Provides a wide range of functions for algebra, calculus, equation solving, and discrete math, making it a full-featured computer algebra system, as listed in the key features.
Supported by contributions from Google Summer of Code and a welcoming community on Gitter, ensuring continuous development and accessible support, as noted in the history and community chat.
Can generate LaTeX code for documentation and convert expressions to languages like C or Fortran, facilitating academic publishing and code integration, from the code generation feature.
Symbolic computations can be slower for large or complex expressions compared to compiled CAS systems like Mathematica, and SymPy's lightweight design may impact speed for intensive tasks.
Regenerating the experimental LaTeX parser requires ANTLR toolchain setup, which is non-trivial and mentioned as needing external tools, potentially hindering advanced modifications.

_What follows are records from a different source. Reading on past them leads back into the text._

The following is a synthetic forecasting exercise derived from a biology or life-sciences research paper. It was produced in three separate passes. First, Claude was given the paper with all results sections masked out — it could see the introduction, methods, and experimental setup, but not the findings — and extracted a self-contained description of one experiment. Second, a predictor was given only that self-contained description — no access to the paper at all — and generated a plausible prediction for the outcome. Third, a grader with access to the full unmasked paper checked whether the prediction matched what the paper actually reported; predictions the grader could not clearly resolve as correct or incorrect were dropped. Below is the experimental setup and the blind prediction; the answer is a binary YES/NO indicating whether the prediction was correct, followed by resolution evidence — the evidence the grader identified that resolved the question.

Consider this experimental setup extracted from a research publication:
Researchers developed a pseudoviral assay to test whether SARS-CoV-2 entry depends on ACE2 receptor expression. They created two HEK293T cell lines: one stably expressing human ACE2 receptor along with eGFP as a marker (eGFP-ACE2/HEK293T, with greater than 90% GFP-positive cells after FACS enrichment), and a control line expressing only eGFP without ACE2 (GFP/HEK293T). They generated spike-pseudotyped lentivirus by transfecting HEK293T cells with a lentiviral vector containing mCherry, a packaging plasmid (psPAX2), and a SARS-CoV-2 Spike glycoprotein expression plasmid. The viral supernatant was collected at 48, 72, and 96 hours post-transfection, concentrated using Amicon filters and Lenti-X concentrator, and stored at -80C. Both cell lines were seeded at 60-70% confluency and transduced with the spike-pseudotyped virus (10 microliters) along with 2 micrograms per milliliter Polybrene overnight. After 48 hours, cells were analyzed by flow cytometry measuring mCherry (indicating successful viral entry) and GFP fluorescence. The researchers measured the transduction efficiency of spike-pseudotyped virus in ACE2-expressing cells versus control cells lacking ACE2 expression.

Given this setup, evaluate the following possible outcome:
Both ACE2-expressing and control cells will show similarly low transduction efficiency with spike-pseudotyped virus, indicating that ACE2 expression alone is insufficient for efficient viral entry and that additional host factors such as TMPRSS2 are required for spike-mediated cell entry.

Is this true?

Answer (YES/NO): NO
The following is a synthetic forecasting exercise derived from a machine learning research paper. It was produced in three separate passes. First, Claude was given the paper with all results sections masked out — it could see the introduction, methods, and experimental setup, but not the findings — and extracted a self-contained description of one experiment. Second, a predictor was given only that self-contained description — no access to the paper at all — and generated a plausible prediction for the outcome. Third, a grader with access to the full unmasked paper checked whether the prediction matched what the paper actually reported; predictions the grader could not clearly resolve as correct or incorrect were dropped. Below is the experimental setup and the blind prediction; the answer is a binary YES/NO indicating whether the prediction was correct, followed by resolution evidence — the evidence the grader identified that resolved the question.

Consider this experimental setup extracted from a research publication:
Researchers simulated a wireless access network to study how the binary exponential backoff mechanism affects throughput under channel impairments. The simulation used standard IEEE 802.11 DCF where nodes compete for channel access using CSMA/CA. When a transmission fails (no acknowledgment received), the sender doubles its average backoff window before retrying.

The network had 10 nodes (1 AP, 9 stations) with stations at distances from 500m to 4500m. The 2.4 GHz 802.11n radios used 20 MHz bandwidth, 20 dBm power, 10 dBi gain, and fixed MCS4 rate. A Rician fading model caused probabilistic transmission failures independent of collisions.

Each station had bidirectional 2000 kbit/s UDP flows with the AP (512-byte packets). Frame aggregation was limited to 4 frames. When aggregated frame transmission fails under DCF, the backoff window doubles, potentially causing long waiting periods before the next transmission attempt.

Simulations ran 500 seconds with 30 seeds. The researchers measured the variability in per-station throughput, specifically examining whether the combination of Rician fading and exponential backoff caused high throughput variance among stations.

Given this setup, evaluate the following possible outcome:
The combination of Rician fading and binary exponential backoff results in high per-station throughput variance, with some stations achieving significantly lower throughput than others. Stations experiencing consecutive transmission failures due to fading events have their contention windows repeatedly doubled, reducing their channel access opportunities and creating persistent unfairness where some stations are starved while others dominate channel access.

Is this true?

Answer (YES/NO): YES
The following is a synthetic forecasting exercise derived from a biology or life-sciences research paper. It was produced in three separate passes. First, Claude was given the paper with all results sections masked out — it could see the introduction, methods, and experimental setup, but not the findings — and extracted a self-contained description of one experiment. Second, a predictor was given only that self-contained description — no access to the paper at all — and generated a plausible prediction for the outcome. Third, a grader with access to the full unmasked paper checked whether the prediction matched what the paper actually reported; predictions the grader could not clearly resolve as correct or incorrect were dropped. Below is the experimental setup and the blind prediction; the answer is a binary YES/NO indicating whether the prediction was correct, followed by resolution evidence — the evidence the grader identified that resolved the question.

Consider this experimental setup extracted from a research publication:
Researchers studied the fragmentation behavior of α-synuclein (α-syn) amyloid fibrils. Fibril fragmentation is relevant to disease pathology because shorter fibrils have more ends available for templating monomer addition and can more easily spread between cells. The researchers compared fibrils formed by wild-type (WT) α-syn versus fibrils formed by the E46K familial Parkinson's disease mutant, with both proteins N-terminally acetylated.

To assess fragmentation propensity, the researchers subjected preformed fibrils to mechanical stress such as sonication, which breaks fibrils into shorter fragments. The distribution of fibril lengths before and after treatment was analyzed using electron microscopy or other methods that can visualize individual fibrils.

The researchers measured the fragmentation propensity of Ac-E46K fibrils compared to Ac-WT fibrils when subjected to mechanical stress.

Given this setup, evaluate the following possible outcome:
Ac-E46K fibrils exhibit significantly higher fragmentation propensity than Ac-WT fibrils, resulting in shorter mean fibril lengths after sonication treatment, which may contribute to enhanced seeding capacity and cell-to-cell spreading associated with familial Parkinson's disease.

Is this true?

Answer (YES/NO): YES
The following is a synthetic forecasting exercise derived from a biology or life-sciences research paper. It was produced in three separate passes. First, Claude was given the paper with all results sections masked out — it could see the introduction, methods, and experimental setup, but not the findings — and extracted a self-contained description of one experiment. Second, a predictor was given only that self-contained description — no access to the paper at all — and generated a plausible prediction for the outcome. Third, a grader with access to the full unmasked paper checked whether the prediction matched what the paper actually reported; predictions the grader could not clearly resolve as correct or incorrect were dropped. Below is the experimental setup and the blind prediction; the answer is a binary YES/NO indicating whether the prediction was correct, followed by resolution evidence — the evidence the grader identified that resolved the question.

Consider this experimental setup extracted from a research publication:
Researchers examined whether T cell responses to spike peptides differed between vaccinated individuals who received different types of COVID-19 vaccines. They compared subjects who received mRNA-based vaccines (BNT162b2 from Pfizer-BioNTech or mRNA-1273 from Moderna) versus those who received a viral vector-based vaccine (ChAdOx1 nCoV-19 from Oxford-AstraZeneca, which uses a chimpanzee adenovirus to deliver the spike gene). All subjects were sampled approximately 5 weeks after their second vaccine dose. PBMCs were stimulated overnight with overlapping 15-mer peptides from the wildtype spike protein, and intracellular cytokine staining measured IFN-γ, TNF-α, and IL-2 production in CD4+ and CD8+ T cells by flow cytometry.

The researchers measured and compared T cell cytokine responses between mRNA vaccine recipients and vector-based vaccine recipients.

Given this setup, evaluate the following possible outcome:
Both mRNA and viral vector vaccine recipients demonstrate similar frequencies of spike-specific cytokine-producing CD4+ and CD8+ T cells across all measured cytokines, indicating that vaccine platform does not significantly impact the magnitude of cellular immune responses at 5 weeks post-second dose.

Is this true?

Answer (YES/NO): NO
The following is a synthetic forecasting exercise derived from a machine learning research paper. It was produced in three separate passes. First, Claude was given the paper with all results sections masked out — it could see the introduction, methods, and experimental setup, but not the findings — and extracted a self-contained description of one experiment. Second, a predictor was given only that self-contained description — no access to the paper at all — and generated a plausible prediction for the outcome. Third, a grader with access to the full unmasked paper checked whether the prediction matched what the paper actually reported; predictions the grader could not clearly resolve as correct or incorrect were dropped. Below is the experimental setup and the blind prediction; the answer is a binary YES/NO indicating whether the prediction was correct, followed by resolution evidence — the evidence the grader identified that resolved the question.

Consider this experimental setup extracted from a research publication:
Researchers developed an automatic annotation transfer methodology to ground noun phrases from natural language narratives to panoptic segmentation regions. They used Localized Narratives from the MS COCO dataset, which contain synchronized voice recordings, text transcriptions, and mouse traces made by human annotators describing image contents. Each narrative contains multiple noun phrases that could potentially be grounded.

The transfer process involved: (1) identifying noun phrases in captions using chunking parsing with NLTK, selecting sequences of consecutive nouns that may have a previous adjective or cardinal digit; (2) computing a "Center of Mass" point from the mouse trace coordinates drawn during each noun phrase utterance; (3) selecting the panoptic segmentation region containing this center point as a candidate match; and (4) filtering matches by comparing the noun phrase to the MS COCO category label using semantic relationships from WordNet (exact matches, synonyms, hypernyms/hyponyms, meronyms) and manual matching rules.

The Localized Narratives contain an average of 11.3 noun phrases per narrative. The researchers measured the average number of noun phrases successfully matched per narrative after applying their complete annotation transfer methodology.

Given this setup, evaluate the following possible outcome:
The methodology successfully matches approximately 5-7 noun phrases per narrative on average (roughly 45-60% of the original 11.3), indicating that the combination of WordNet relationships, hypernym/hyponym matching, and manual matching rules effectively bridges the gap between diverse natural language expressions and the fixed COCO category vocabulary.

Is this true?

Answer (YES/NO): YES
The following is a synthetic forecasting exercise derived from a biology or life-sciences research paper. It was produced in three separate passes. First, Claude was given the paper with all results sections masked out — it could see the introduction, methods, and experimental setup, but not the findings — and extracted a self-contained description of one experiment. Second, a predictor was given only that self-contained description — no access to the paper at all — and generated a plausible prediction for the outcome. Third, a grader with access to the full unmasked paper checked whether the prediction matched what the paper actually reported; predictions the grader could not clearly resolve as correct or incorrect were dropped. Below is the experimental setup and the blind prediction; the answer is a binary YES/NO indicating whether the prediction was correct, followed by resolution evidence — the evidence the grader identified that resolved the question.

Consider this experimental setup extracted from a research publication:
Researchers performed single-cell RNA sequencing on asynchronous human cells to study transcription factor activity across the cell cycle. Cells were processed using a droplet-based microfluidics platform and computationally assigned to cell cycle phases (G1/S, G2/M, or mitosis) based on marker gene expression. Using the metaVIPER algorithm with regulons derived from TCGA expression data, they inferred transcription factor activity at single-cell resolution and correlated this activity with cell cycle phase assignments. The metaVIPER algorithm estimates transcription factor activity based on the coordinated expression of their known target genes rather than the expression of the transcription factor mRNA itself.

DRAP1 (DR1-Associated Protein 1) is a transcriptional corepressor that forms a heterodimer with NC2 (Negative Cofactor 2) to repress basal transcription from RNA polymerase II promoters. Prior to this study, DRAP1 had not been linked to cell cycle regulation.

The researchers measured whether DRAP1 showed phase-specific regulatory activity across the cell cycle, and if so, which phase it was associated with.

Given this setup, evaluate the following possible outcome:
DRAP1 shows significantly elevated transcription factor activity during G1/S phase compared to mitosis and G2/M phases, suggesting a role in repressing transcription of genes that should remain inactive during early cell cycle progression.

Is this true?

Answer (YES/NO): YES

While extensive, some modules like plotting or advanced physics might not be as robust or user-friendly as in Mathematica or Maple, as it relies on community-driven development.
SymPy is an open-source alternative to the following products:
Maple is a symbolic and numeric computing environment and programming language developed by Maplesoft, used for mathematics, engineering, and scientific research.
Mathematica is a proprietary computational software system developed by Wolfram Research used for symbolic and numeric computation, visualization, and programming.
MATLAB Symbolic Math Toolbox is a MathWorks toolbox that provides functions for solving, simplifying, and manipulating symbolic mathematical expressions and equations.